Migrants, Migrations, and Border Challenges
The Georgetown University Americas Forum, with the Americas Institute, the Center for Latin American Studies, and the Institute for the Study of International Migration Presents: Mexico, Mexicans, and the United States: Inseparable Challenges. Approaching sequential national elections, Mexico in June, the U.S. in November, the Americas Forum explores key bi-national questions with leading scholars and journalists.
Panelists:
Ana Raquel Minian, Professor of History, Stanford University. Originally from Mexico, Minian is author of “Undocumented Lives: The Untold Story of Mexican Migration” (Harvard 2018) and “In the Shadow of Liberty: The Invisible History of Immigrant Detention in the United States” (Viking 2024).

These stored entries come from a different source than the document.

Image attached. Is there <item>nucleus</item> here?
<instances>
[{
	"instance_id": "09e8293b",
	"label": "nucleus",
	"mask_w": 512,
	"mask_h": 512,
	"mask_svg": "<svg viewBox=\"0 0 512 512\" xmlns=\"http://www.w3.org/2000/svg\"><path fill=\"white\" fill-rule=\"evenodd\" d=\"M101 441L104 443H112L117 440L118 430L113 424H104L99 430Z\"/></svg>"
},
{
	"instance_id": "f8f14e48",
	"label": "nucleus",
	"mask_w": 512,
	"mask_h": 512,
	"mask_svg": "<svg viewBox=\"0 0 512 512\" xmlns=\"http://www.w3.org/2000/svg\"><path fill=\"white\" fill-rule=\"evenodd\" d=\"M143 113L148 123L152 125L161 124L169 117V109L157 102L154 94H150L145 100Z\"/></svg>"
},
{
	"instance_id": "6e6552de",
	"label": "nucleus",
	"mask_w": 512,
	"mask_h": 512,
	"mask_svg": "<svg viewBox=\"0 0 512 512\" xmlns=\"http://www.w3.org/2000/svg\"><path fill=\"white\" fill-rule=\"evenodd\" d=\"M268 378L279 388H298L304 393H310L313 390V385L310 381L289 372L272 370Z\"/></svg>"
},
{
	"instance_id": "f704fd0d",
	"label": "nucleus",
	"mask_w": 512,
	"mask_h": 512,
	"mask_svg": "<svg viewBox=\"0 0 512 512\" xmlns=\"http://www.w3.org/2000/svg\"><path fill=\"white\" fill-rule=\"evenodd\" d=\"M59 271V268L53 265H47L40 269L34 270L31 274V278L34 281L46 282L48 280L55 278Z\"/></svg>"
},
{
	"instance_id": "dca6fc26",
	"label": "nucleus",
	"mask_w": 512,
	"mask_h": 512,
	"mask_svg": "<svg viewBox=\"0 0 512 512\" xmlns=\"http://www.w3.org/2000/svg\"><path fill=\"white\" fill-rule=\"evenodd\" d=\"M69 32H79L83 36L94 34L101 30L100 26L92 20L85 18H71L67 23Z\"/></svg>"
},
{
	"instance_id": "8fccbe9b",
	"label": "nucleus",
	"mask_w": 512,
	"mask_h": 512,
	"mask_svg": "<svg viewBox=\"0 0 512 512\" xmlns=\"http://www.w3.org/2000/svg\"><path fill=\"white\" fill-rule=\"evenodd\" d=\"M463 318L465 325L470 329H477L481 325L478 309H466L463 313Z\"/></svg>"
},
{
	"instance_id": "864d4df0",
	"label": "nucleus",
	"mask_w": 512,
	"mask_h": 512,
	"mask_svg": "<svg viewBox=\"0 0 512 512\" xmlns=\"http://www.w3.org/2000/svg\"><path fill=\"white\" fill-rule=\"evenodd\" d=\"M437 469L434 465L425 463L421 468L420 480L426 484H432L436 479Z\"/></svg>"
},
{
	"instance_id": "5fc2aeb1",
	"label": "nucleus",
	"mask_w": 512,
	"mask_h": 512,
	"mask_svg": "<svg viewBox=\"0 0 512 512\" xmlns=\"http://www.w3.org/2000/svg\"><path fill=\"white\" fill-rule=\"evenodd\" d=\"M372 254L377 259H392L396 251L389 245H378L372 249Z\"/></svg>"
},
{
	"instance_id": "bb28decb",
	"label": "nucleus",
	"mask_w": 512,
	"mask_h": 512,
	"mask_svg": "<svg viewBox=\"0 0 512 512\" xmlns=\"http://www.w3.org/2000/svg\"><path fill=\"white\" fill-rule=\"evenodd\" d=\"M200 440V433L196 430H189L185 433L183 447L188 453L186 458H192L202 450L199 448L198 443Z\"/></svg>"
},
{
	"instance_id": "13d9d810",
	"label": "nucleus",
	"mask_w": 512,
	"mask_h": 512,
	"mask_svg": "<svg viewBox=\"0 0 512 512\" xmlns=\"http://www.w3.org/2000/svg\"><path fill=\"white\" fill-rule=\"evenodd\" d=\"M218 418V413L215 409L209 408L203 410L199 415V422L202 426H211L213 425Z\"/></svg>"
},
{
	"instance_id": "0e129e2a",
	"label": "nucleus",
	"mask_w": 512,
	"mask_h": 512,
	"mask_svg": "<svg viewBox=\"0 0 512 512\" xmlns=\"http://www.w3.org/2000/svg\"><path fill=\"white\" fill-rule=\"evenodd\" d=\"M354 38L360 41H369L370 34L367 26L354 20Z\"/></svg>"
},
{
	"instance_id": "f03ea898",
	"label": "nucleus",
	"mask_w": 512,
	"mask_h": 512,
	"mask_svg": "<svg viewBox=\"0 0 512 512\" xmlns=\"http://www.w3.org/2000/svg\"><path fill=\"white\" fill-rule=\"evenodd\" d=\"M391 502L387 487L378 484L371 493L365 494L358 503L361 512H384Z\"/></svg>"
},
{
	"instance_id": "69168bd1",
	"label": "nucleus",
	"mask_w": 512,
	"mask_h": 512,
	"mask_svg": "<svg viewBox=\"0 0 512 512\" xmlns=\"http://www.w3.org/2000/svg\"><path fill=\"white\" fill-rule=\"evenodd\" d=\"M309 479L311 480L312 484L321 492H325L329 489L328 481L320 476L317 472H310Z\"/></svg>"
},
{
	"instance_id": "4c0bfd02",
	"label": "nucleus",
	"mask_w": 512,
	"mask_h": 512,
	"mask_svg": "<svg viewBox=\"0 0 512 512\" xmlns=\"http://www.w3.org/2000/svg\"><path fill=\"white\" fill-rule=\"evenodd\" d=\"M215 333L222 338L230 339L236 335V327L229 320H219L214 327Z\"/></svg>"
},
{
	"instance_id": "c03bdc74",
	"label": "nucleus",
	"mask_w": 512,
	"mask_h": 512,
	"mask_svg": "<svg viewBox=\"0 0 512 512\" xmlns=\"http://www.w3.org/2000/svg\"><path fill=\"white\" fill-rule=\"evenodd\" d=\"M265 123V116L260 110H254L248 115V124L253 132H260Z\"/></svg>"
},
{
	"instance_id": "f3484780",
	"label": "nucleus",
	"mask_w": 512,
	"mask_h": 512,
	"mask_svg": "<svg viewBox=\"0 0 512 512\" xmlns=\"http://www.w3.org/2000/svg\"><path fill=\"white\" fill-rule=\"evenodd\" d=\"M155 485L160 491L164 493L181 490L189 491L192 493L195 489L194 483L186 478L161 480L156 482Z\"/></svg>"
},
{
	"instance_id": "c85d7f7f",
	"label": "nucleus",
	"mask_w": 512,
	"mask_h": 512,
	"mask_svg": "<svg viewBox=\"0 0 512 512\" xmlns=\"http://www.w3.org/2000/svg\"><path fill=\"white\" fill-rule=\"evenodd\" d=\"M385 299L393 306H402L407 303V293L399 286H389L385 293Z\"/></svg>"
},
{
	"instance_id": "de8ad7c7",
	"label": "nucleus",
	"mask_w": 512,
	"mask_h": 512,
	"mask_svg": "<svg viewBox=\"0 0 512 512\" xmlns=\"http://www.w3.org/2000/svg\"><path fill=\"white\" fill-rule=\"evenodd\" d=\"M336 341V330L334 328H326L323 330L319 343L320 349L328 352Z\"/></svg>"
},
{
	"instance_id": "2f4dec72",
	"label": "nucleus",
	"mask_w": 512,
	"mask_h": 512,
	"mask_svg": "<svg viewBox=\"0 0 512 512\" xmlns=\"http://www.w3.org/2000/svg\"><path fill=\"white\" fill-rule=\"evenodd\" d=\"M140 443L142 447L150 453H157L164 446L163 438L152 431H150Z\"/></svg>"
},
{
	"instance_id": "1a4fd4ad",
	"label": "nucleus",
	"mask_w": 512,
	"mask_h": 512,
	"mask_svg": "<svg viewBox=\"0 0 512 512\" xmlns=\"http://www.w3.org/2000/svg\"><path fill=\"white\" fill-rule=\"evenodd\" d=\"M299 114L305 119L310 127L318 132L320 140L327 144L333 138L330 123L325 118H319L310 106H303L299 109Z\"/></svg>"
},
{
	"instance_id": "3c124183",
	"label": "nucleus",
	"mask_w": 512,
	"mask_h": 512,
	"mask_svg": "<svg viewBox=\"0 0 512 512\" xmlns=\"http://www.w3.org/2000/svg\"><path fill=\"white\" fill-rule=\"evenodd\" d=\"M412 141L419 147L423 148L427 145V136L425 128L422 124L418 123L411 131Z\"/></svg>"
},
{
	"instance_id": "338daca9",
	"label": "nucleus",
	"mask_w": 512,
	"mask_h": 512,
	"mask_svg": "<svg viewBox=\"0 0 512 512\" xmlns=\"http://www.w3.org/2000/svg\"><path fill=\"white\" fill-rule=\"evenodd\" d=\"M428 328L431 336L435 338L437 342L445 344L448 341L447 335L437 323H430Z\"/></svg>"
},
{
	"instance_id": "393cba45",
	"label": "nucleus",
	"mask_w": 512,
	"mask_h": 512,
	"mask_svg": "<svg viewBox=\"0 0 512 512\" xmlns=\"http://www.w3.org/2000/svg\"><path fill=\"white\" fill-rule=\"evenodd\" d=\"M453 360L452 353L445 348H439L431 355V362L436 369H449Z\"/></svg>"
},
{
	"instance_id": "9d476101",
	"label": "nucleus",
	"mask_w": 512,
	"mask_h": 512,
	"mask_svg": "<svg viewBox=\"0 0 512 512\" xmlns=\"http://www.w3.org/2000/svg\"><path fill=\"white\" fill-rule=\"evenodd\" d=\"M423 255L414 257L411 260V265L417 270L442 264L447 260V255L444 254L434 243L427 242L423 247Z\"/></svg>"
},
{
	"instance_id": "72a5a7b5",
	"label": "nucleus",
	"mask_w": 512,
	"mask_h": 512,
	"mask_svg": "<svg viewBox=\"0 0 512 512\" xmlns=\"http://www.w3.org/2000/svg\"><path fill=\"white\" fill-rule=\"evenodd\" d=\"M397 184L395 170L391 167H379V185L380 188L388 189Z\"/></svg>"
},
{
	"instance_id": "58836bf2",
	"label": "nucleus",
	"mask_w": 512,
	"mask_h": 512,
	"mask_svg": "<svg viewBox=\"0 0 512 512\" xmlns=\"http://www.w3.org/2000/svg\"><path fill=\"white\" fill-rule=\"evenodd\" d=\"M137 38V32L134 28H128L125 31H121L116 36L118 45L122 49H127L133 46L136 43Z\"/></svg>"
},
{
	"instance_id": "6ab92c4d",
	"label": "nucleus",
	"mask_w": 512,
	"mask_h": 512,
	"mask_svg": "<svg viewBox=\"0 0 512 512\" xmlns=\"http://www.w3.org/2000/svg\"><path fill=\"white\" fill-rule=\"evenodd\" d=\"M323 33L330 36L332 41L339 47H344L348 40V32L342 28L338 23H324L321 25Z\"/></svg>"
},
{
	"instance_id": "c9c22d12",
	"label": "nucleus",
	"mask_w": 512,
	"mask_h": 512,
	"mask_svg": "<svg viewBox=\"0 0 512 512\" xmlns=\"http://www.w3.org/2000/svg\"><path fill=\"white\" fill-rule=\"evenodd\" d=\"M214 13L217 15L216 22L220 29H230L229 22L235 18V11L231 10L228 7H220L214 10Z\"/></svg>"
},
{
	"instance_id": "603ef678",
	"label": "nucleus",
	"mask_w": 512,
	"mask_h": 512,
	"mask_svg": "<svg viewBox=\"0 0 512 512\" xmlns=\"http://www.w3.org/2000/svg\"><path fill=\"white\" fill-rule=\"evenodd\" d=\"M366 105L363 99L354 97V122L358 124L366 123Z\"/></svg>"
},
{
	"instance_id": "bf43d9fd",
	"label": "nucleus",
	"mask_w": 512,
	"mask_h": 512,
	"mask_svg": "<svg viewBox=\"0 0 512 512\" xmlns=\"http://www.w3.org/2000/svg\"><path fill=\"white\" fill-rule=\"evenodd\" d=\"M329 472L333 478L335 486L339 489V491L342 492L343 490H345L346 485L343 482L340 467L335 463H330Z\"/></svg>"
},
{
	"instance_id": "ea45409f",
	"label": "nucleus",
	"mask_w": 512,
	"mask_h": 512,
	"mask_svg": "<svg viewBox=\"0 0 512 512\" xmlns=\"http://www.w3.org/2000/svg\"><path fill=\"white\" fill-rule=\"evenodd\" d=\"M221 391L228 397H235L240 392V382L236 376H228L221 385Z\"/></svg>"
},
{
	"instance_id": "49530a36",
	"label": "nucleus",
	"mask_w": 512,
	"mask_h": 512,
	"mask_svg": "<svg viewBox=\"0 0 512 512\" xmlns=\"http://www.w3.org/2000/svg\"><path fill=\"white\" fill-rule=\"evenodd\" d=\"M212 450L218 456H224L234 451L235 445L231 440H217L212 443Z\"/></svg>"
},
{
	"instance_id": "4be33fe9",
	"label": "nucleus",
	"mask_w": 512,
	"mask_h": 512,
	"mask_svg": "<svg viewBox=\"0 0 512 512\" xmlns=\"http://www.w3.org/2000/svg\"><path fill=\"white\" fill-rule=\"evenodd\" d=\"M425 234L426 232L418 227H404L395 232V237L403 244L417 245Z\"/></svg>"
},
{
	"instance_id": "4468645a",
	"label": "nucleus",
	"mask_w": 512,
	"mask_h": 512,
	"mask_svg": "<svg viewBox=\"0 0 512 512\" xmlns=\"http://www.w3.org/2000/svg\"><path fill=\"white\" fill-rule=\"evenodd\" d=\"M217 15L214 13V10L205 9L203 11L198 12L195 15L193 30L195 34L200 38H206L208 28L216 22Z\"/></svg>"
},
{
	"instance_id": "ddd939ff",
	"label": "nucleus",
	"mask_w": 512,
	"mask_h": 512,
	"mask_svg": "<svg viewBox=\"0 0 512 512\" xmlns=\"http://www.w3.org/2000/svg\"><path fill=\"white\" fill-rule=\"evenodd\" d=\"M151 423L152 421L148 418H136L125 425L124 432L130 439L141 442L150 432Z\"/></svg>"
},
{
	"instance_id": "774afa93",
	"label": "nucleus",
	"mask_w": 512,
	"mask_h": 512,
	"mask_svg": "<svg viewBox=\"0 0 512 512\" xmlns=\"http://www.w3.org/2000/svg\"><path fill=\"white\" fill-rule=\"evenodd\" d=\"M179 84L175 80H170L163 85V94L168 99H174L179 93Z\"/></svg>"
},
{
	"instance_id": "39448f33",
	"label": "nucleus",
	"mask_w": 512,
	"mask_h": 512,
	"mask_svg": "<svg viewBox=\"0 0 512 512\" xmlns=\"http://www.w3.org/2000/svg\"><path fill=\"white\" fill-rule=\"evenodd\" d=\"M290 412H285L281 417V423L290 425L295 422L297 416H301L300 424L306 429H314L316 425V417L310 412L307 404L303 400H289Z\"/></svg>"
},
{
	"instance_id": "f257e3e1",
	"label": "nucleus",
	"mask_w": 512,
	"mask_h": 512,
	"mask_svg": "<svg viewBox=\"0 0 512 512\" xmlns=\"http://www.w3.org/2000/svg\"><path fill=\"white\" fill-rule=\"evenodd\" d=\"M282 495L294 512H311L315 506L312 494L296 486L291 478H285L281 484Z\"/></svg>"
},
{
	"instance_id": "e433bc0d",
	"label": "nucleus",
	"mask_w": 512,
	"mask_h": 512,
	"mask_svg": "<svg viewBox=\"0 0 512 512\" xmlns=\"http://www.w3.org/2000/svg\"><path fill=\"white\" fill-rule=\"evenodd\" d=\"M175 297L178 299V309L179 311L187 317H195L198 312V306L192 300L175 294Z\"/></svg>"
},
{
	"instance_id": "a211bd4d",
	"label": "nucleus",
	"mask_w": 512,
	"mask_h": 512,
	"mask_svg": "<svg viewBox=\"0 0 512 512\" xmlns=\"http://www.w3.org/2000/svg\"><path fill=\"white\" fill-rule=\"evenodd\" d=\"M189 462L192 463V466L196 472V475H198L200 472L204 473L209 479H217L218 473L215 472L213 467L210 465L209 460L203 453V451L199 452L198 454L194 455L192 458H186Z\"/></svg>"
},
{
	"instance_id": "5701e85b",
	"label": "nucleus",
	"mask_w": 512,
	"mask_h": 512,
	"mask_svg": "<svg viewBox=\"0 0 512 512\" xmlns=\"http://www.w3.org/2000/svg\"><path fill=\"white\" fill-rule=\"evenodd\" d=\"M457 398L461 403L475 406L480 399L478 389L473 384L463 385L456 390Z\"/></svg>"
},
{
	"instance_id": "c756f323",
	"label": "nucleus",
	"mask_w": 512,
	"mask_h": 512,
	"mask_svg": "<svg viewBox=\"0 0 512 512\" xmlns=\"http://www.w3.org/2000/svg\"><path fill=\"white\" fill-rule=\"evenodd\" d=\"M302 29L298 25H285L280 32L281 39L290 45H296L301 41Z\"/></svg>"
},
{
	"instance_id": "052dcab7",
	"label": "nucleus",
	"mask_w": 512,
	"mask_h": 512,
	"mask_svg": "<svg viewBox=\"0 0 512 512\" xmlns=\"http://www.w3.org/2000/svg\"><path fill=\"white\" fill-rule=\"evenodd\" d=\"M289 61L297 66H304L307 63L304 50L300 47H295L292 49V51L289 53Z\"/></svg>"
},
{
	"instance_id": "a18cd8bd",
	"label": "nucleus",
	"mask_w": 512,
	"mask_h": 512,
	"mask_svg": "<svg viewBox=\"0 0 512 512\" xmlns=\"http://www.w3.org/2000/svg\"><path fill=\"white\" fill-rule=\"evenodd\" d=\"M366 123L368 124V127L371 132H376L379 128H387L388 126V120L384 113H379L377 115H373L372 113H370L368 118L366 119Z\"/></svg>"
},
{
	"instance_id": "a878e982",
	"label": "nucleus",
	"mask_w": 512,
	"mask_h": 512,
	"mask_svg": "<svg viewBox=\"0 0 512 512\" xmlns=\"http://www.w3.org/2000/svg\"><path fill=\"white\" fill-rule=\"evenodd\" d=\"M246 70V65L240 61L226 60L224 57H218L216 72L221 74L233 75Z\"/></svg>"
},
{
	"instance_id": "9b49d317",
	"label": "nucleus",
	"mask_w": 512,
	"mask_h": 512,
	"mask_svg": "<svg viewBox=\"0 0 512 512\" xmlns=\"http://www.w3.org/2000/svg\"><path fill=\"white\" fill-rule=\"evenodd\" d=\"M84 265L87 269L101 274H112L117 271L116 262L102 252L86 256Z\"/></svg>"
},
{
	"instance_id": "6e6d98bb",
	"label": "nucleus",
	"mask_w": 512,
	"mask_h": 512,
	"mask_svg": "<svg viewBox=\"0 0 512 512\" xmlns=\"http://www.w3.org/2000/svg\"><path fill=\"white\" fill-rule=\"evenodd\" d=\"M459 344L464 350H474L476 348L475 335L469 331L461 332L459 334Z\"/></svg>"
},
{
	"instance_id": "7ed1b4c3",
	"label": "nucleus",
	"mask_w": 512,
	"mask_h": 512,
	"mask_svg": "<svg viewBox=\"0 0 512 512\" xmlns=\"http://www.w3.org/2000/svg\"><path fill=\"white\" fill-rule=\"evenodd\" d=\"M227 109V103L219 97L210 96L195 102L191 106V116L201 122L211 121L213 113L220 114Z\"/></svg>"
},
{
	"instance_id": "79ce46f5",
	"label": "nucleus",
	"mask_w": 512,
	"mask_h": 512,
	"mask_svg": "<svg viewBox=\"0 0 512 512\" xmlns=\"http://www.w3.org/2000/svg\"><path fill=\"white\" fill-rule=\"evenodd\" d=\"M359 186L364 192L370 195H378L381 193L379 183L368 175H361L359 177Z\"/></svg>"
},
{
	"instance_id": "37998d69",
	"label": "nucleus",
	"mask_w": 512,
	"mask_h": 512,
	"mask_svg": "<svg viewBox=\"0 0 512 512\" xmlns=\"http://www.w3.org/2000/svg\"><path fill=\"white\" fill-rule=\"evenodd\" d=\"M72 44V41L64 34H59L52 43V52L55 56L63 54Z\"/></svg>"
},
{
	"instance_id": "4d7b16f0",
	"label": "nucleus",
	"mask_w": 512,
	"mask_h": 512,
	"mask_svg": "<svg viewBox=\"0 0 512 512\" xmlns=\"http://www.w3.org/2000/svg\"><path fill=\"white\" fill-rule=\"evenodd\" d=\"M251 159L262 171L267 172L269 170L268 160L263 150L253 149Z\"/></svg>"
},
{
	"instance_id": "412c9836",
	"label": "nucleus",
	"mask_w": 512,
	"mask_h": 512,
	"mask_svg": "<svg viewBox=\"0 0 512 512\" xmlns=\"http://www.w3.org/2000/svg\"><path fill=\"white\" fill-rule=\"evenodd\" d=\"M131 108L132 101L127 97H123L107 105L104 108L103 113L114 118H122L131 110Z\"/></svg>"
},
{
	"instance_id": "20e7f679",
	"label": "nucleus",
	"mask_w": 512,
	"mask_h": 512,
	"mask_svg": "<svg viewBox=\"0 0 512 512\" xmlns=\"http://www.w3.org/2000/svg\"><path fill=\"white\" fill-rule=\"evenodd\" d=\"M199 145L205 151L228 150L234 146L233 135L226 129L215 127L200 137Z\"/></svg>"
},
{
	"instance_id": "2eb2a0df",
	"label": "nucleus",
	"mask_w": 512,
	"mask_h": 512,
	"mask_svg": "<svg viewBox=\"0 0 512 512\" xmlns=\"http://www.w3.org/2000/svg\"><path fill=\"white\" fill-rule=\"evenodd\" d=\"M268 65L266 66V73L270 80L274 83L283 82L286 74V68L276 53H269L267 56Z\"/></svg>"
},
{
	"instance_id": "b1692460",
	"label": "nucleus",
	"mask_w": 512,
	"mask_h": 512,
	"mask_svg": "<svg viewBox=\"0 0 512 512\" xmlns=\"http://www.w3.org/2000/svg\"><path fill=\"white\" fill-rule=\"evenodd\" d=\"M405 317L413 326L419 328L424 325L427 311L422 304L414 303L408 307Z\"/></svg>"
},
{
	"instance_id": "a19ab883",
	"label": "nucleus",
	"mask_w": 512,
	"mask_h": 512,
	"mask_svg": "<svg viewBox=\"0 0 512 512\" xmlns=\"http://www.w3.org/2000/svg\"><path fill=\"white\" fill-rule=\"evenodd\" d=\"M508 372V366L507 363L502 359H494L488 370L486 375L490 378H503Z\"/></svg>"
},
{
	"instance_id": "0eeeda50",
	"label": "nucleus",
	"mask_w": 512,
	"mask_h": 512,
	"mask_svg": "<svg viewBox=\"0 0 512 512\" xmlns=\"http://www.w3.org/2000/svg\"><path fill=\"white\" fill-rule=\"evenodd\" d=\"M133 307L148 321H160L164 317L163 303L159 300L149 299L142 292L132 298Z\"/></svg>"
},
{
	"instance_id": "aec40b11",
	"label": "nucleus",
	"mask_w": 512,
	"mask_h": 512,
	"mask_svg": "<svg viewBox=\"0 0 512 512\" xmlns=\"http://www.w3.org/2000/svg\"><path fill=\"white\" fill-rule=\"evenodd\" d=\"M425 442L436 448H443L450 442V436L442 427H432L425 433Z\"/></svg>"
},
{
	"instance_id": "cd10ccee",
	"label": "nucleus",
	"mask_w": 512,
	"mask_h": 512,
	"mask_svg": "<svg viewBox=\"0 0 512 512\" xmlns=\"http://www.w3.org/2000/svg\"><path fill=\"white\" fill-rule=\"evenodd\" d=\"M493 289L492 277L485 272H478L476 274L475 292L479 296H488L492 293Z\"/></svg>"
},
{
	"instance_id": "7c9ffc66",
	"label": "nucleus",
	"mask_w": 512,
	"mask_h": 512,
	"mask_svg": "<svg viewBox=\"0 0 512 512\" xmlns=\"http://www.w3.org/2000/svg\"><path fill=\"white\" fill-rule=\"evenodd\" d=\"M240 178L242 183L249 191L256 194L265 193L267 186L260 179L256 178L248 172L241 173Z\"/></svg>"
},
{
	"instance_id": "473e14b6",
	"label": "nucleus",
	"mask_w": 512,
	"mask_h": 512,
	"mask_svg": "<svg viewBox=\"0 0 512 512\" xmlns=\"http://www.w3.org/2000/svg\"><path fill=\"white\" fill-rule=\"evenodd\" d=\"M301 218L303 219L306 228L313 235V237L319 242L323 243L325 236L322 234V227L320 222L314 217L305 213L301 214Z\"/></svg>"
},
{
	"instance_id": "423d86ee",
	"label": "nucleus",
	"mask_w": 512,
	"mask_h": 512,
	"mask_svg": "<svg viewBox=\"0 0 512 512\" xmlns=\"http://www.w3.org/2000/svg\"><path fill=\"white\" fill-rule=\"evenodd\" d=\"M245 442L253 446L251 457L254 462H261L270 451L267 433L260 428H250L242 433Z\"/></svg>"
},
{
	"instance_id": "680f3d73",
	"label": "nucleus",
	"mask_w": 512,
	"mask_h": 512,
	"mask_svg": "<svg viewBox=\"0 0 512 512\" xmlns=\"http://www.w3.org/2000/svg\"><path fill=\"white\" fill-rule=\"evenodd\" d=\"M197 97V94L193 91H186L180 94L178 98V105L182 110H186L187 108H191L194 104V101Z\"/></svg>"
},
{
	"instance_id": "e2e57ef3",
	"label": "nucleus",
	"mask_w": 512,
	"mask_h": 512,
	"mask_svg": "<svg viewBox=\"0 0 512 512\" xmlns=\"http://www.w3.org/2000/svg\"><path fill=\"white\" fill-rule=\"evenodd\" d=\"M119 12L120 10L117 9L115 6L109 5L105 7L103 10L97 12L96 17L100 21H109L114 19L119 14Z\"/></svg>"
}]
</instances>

Martha Guerrero. Originally from Mexico, she earned a BSFS in Culture and Politics at Georgetown in 2019, an MS in Journalism at Columbia in 2021. She writes regularly for the bilingual Mexican news site, Informe Confidencial, where she reported on undocumented house cleaners and delivery workers carrying NYC through times of COVID. She is now in the History Ph.D. program at Yale.
Katharine Donato, Herzberg Professor of International Migration and Faculty Chair in the School of Foreign Service, Georgetown University. Long a leading scholar of global migration and related policy challenges, among many works, she has authored “Gender and International Migration: From the Slavery Era to the Global Age” (with Donna Gabaccia, Russell Sage, 2015) and “Refugees, Migration, and Global Governance: Negotiating Global the Compacts” (with Elizabeth Ferris, Routledge, 2019).
Moderator: John Tutino, Professor of History and International Affairs, Director of the Americas Forum at Georgetown. Among many works, he is author of “The Mexican Heartland: How Communities Shaped Capitalism, a Nation, and World History, 1500-2000” (Princeton 2018) and editor of “Mexico and Mexicans in the Making of the United States” (Texas 2012).